- Leader: Károly Wolff
- Founded: October 1919
- Dissolved: 1926
- Merger of: KSZGP, KNP
- Merged into: KGSZP
- Ideology: National conservatism Habsburg legitimism Political Catholicism Antisemitism
- Political position: Right-wing to far-right

= Christian National Union Party =

The Christian National Union Party (Keresztény Nemzeti Egyesülés Pártja, KNEP) was a political party in Hungary during the early 1920s.

==History==
The KNEP was established by Károly Wolff in October 1919 as the Christian National League, and was based on the pre-war Christian Party. It was renamed the Christian National Union Party shortly afterwards. In the January 1920 parliamentary elections it won 82 seats, finishing second behind the National Smallholders and Agricultural Labourers Party. The two parties formed a coalition government on 15 March.

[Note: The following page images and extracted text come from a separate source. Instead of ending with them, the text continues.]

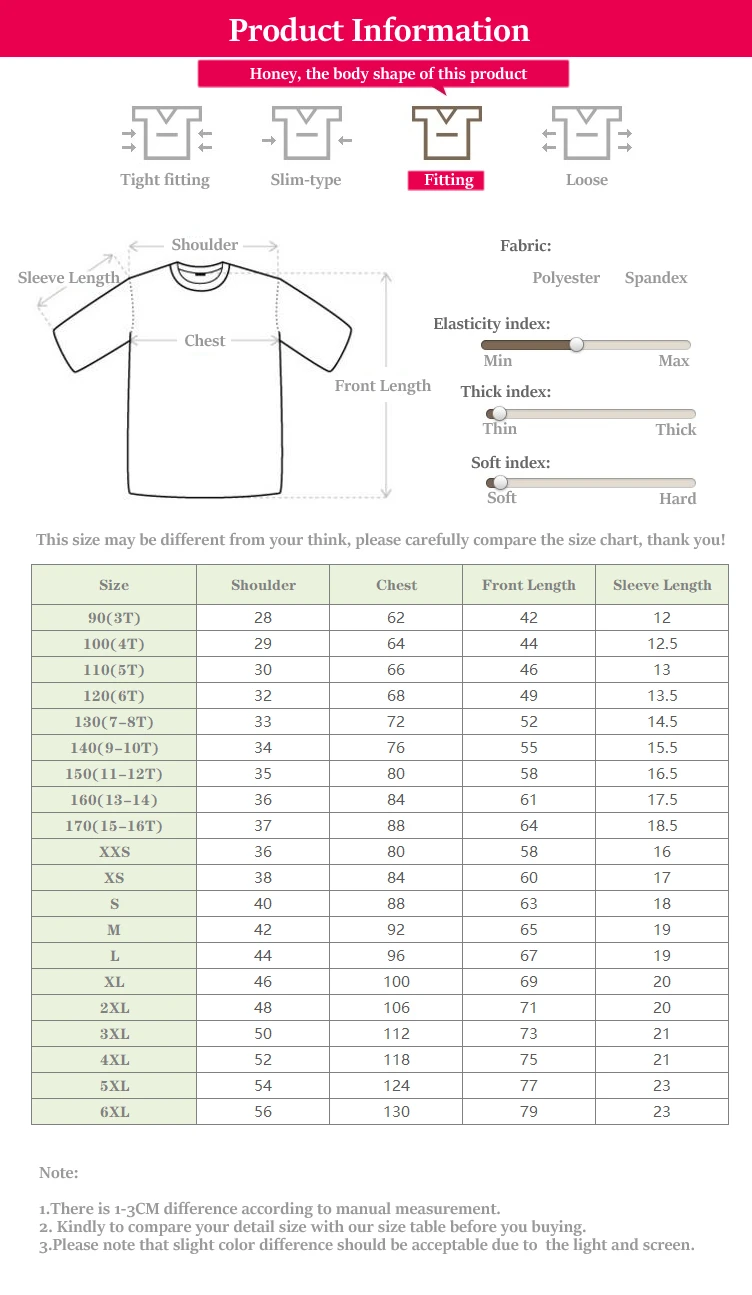 Product Information

Honey, the body shape of this product

Tight fitting Slim-type Fitting Loose

Shoulder
Sleeve Length
Chest
Front Length

Fabric:
Polyester Spandex

Elasticity index:
Min Max

Thick index:
Thin Thick

Soft index:
Soft Hard

This size may be different from your think, please carefully compare the size chart, thank you!

| Size | Shoulder | Chest | Front Length | Sleeve Length |
|---|---|---|---|---|
| 90(3T) | 28 | 62 | 42 | 12 |
| 100(4T) | 29 | 64 | 44 | 12.5 |
| 110(5T) | 30 | 66 | 46 | 13 |
| 120(6T) | 32 | 68 | 49 | 13.5 |
| 130(7-8T) | 33 | 72 | 52 | 14.5 |
| 140(9-10T) | 34 | 76 | 55 | 15.5 |
| 150(11-12T) | 35 | 80 | 58 | 16.5 |
| 160(13-14) | 36 | 84 | 61 | 17.5 |
| 170(15-16T) | 37 | 88 | 64 | 18.5 |
| XXS | 36 | 80 | 58 | 16 |
| XS | 38 | 84 | 60 | 17 |
| S | 40 | 88 | 63 | 18 |
| M | 42 | 92 | 65 | 19 |
| L | 44 | 96 | 67 | 19 |
| XL | 46 | 100 | 69 | 20 |
| 2XL | 48 | 106 | 71 | 20 |
| 3XL | 50 | 112 | 73 | 21 |
| 4XL | 52 | 118 | 75 | 21 |
| 5XL | 54 | 124 | 77 | 23 |
| 6XL | 56 | 130 | 79 | 23 |

Note:

1.There is 1-3CM difference according to manual measurement.
2. Kindly to compare your detail size with our size table before you buying.
3.Please note that slight color difference should be acceptable due to the light and screen.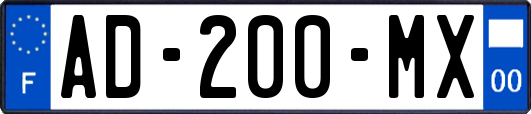 F
AD-200-MX
00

Due to the presence of a number of strong personalities, including Sándor Ernszt, István Friedrich, Gyula Andrássy the Younger, Károly Huszár and Pál Teleki, the party quickly began to fragment, and by the spring of 1921 it had lost much of its strength. It continued under Wolff's leadership, and became known as the Wolff Party. The 1922 elections saw the party reduced to just 10 seats. It did not contest any further elections, and around 1930 it merged with the Christian National Economic Party to form the Christian Economic and Social Party.

==Ideology==
The party aimed to promote the interest of Catholics, and had a reactionary, anti-semitic programme. It was pro-Habsburg, believing that Charles IV of Hungary remained the legitimate King of Hungary, and pro-German in foreign policy.